__TAREFAS__:
A – Transcreva literalmente a passagem do trecho sobre a certeza da salvação que vai de "A certeza que" até "10.12; Fp 3.11-14.".
B – No trecho sobre a certeza da salvação, a que tipo de certeza o autor se refere ao falar em "certeza infalível de salvação"?
C – Dê continuidade ao trecho sobre a certeza da salvação, começando logo após a última frase.

__TRECHO DA PÁGINA__:
>>>>>
A certeza que eles tem é baseada toda em critérios subjetivos. Que eles procuram viver uma vida santa, do
tipo “pelos seus frutos, os conhecereis” (Mt
7.20), disso eu sei muito bem.
Afinal, quem, cheio de vícios, teria a coragem de se declarar eleito de
Deus? E quanto a Paulo? O mesmo teve várias revelações especiais, mas
será que Paulo tinha certeza de sua eleição? – 1Co 9.27; 10.12; Fp 3.11-14.
Dizer que tem
certeza infalível da salvação é usurpação, pois é Cristo quem irá julgar os
vivos e os mortos (At 12.42; 2Tm 4.1; 1Pe 4.5). Quando digo “certeza infalível de salvação”,
estou me referindo a uma certeza de predestinação. Podemos e devemos ter certeza de que estamos
em estado de graça (salvos, mas sem garantias de que não iremos cair) e que
devemos zelar pela nossa salvação (Jo
5.24; Rm 8.16; 1Jo 3.14; 2Jo 1.8,9). Aqueles a quem Deus predestinou à vida eterna
acabam por ser, em última análise, os que perseverarão até o fim (Mt 10.22; 24.13; Mc 13.13). Diz-se que os mesmos têm o dom da perseverança
final, mas a certeza da predestinação, nestes casos, é algo, também, que só
pertence a Deus, a não ser daqueles que morrem na inocência, ou no caso de uma
revelação especial. Não deve, portanto,
estar firmada em critérios puramente subjetivos. Trataremos ainda deste assunto um pouco mais
adiante.
<<<<<
Parte de um arquivo de dados
>>>>>
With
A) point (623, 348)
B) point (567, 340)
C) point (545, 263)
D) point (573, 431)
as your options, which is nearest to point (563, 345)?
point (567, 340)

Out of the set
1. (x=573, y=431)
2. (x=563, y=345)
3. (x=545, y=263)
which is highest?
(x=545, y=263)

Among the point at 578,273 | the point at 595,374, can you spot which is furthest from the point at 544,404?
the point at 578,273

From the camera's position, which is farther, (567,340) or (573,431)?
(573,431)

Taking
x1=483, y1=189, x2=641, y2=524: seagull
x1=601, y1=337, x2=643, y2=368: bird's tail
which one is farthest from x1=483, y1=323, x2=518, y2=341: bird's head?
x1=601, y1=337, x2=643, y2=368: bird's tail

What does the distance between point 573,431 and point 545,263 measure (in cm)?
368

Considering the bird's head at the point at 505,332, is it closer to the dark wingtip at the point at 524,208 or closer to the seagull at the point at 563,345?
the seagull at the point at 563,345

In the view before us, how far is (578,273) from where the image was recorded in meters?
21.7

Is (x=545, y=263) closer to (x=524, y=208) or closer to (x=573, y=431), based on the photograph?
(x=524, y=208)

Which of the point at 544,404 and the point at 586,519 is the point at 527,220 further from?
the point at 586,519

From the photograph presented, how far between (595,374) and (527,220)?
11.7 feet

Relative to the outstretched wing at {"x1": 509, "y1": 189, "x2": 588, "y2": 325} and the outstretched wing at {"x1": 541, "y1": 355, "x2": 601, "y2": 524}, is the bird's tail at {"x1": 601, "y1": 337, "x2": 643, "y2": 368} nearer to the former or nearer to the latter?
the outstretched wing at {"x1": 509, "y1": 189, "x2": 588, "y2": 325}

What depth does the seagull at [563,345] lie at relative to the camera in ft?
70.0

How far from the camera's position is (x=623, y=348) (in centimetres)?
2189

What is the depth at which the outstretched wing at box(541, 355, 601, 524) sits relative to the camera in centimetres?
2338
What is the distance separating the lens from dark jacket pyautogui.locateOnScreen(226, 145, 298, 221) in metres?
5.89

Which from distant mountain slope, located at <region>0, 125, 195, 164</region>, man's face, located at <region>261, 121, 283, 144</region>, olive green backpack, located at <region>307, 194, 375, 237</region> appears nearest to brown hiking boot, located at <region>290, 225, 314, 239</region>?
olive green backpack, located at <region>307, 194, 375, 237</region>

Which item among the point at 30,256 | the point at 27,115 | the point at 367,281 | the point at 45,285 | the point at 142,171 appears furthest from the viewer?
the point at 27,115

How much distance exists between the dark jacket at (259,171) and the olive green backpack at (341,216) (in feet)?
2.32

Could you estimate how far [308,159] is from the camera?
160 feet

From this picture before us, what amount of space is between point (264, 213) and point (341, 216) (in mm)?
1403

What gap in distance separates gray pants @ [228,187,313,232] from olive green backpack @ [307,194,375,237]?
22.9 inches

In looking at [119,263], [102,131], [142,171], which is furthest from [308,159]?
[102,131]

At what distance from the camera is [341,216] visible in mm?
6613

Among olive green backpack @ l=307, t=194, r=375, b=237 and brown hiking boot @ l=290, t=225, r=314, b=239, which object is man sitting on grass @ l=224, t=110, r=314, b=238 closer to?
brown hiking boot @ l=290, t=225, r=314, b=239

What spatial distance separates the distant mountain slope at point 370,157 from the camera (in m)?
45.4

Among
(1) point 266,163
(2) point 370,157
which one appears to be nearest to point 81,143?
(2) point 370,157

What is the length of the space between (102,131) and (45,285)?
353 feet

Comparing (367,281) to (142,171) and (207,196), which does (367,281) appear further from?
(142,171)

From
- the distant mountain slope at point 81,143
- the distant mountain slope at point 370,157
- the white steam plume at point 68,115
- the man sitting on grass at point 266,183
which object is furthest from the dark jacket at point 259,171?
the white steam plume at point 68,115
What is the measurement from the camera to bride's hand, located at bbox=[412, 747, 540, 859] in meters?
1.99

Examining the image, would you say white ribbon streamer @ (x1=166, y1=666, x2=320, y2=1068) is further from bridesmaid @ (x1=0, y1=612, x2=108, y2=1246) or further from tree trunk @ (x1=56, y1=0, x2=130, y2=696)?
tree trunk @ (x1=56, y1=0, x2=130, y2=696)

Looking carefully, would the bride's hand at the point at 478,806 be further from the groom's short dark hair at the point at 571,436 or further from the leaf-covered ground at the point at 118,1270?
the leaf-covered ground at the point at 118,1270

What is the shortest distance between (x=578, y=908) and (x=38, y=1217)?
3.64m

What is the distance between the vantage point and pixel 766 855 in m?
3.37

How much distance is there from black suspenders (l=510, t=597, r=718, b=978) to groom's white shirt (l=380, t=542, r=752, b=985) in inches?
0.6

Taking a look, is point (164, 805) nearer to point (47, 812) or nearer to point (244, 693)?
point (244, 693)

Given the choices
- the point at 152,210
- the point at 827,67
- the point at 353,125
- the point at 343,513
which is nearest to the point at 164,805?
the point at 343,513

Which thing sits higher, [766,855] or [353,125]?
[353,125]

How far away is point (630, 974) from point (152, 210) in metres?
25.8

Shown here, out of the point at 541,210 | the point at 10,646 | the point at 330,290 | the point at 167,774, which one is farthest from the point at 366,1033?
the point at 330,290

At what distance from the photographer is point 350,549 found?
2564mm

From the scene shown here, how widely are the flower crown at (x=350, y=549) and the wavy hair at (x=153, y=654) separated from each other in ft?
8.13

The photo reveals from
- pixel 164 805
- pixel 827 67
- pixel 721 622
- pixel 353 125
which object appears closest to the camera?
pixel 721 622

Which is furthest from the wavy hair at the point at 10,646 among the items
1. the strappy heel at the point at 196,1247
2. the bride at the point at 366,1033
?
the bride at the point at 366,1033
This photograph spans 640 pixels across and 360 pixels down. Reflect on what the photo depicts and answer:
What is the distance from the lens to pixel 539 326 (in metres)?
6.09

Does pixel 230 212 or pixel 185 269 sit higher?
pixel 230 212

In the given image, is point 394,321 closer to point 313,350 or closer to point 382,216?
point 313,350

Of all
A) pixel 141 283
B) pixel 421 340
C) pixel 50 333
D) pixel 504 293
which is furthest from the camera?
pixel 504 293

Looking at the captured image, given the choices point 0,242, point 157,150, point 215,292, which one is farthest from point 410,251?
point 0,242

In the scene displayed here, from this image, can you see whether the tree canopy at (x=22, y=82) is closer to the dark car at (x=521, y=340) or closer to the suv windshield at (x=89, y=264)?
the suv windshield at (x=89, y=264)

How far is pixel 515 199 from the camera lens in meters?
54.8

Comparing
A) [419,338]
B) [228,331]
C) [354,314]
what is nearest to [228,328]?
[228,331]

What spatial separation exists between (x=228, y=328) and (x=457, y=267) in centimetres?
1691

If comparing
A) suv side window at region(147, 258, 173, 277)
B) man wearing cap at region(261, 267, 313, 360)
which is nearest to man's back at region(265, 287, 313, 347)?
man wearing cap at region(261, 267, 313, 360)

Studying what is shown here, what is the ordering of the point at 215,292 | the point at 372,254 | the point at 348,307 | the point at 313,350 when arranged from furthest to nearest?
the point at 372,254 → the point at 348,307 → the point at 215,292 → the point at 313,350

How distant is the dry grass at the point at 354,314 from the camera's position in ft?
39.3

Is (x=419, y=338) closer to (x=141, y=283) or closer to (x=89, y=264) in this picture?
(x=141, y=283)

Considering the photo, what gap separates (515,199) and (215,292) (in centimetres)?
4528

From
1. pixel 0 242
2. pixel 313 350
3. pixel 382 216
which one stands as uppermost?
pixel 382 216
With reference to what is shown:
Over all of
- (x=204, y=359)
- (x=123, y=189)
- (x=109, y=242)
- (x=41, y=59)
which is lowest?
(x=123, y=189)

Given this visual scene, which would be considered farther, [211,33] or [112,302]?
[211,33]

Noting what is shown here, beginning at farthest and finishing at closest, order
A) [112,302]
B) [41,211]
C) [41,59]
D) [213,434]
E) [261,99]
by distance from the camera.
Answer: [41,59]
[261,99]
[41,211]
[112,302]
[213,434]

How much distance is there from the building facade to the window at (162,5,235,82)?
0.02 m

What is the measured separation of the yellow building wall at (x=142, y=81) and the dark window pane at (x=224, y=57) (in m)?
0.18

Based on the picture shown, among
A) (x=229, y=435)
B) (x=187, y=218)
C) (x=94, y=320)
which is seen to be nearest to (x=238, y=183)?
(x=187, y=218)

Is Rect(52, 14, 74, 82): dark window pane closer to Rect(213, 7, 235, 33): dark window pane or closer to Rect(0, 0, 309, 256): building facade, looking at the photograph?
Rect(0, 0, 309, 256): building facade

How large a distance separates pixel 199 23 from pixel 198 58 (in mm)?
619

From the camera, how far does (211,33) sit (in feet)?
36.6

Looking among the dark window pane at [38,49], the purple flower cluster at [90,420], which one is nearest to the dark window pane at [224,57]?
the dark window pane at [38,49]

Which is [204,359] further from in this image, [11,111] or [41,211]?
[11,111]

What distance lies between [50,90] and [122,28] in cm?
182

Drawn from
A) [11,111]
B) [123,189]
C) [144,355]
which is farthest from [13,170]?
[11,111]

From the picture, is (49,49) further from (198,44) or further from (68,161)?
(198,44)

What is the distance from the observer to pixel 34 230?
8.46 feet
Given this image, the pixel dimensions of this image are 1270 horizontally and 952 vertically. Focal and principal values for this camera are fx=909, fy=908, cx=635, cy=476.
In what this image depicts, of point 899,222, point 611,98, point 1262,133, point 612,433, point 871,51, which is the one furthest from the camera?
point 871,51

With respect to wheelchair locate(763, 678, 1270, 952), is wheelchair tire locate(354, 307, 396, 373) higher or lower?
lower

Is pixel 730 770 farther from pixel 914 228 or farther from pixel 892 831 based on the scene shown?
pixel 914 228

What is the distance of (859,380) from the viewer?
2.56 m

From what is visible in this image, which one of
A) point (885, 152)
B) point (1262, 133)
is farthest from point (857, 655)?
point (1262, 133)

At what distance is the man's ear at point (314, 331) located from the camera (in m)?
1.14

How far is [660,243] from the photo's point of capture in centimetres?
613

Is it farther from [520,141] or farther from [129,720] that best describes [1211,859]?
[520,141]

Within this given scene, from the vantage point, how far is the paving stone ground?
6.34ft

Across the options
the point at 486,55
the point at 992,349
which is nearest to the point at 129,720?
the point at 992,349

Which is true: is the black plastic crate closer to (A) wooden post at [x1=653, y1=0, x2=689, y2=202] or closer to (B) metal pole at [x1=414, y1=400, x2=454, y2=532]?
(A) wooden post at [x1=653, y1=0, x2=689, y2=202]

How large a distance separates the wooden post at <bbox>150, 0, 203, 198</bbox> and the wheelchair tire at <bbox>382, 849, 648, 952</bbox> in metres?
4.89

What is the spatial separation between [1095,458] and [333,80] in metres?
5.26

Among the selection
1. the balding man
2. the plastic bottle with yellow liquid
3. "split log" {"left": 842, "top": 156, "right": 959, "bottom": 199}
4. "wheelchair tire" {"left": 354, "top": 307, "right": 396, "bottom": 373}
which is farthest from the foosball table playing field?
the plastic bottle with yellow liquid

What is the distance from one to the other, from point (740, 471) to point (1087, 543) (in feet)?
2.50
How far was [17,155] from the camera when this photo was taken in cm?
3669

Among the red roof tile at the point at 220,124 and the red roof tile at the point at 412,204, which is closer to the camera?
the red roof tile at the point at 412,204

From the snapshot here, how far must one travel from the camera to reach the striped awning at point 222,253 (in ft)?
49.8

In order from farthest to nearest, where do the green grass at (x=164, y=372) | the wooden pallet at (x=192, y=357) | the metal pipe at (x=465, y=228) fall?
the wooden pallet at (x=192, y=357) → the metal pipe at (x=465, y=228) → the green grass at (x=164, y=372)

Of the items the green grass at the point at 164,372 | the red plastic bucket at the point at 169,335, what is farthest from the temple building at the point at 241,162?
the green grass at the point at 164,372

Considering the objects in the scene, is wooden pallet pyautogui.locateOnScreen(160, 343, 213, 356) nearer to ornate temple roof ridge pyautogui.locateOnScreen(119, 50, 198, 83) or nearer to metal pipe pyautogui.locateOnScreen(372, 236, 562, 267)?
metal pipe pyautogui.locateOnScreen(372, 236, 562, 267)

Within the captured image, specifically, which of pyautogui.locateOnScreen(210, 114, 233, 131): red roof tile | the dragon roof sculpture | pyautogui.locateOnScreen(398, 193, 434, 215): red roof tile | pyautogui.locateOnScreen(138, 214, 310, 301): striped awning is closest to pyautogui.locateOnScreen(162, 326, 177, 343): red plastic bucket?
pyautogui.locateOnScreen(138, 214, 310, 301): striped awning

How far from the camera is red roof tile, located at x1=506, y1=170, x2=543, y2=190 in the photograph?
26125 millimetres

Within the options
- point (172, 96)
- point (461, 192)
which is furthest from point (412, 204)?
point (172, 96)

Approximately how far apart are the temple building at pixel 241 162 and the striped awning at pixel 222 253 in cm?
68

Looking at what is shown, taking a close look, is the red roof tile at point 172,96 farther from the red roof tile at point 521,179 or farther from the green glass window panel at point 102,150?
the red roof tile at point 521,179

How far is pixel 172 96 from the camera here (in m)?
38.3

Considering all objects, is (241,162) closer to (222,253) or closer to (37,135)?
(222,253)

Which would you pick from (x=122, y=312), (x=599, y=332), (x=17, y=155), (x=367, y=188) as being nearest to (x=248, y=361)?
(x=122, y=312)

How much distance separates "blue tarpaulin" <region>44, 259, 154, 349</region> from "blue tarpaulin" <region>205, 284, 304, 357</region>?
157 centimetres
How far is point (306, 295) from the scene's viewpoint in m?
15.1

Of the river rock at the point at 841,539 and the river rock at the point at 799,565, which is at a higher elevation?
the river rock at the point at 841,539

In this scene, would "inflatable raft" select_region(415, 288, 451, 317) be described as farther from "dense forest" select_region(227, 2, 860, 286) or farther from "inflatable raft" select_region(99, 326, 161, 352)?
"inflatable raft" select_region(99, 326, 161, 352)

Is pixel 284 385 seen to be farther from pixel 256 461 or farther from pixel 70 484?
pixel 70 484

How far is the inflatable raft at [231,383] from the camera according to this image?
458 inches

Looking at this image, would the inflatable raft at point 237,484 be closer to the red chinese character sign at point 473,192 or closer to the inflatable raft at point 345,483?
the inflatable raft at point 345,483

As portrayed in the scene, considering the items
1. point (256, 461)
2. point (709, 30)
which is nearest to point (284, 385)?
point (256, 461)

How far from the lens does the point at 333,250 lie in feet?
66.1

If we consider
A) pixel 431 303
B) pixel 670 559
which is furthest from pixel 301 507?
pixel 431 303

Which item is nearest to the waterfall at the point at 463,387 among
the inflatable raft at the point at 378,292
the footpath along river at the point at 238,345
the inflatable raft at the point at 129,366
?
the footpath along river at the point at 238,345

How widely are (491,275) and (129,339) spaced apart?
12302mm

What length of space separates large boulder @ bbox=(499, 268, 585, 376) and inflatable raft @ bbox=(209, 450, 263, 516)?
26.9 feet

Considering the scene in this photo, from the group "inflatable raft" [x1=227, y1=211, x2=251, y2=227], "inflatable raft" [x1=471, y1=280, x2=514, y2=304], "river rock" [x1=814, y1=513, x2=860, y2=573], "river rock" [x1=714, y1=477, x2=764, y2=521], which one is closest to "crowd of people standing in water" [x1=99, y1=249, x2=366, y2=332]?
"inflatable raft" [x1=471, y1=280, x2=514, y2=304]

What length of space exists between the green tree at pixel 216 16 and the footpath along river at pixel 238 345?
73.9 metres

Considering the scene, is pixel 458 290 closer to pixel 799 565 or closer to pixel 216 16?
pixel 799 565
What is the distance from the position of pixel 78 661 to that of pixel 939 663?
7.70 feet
<<<<<
__RESPOSTAS POR TAREFA__:
A –
A certeza que eles tem é baseada toda em critérios subjetivos. Que eles procuram viver uma vida santa, do
tipo “pelos seus frutos, os conhecereis” (Mt
7.20), disso eu sei muito bem.
Afinal, quem, cheio de vícios, teria a coragem de se declarar eleito de
Deus? E quanto a Paulo? O mesmo teve várias revelações especiais, mas
será que Paulo tinha certeza de sua eleição? – 1Co 9.27; 10.12; Fp 3.11-14.

B – A uma certeza de predestinação.

C –
5 – PREDESTINAÇÃO E LIVRE-ARBÍTRIO
Já vimos que é
totalmente absurdo crer que Deus não tenha dotado o homem de livre-arbítrio no
que tange à salvação (Tg 4.8), que a
graça de Deus não é irresistível (At
7.51). Aliás, o pecado contra o
Espírito Santo (Mt 12.31) parece
consistir exatamente em se resistir à graça de Deus.
Além disso,
nenhum homem nasce predestinado à perdição.
Do contrário, a chamada para o
arrependimento e a fé, dados através da Bíblia, e que visam a todos os homens,
conforme se vê em At 17.30 e 1Tm 2.4 e outras passagens
similares, seria apenas uma zombaria para aqueles que já se encontrassem em
estado de miséria espiritual, ou seja, aqueles que já de antemão estivessem
destinados ao inferno. Essa chamada
divina universal seria um absurdo se os homens não pudessem se arrepender (Ez 18.23; 33.11). O mandamento de Deus é que Ele
“...não tendo em conta os tempos da
ignorância, anuncia agora a todos os homens, e em todo o lugar, que se
arrependam” (At 17.30).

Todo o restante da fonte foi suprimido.